Problem A.
From the essay on storytelling and community, return the passage between "The Greenest Patch" and "even look like?", inclusive, copied word for word.
Problem B.
In the essay on storytelling and community, at what times of year does the baita open and close?

Supplied text.
______
The Greenest Patch
On storytelling and community

My spiritual director Ray and I were talking last week about community, specifically its deeply-felt loss in the “modern” world, and noting the difference between a fragmented society and an integrated one. Our conversation moved from diagnosis to prescription: if community is lost, what can recreate it? What, if anything, can shore up an eroding community?
But before we got there, a prior question surfaced: what does real community even look like?
I’ve noticed it in Italy, particularly in Casale, where we maintain a very modest country home. (Stories for later!) The communities in the surrounding hillsides look across the Valdarno toward Chianti, composed of families who have known each other for centuries, possibly many centuries. These hamlets carry a living memory and a kind of rootedness impossible to imagine if you grew up in, say, Oklahoma — where nobody has been for three hundred years except the Osage, and that’s a topic for another essay.
So what happens in a place like the U.S., and increasingly elsewhere, where people are on the move and whole generations are transient, either by choice or circumstance? How do we recreate a woven community fabric when the threads keep changing? Can we?
The conversation between Ray and me led us to storytelling — both its possibility and its necessity. And also to friendliness, openness, awareness. Qualities that complicate the picture, because a traditional well-worn community fabric is very often not open or welcoming. Communal reserve was sometimes a defining feature of its coherence.
That first summer we spent at Casale three years ago, everyone came to sniff us out. Who were we? Where were we from? Why were we there? Did we speak Italian? Everyone was curious. Two of the most august nonni who live seasonally in the borgo found us in the baita, the communal bar run by volunteers that opens at Pasqua and closes at Ognissanti, serving espresso and spritz and limoncello and patatine. They had stories to tell. They wanted to tell us.
Alessandro went first, sharing a story his grandfather had given him. His great-great-grandfather, sometime in the mid-1800s, was gathering wild strawberries along one of the shepherding paths around Casale when a man from the padrone’s militia came upon him.
______
Data below.
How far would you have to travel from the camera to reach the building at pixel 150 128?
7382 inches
______
Exercise result A.
The Greenest Patch
On storytelling and community

My spiritual director Ray and I were talking last week about community, specifically its deeply-felt loss in the “modern” world, and noting the difference between a fragmented society and an integrated one. Our conversation moved from diagnosis to prescription: if community is lost, what can recreate it? What, if anything, can shore up an eroding community?
But before we got there, a prior question surfaced: what does real community even look like?

Exercise result B.
It opens at Pasqua and closes at Ognissanti.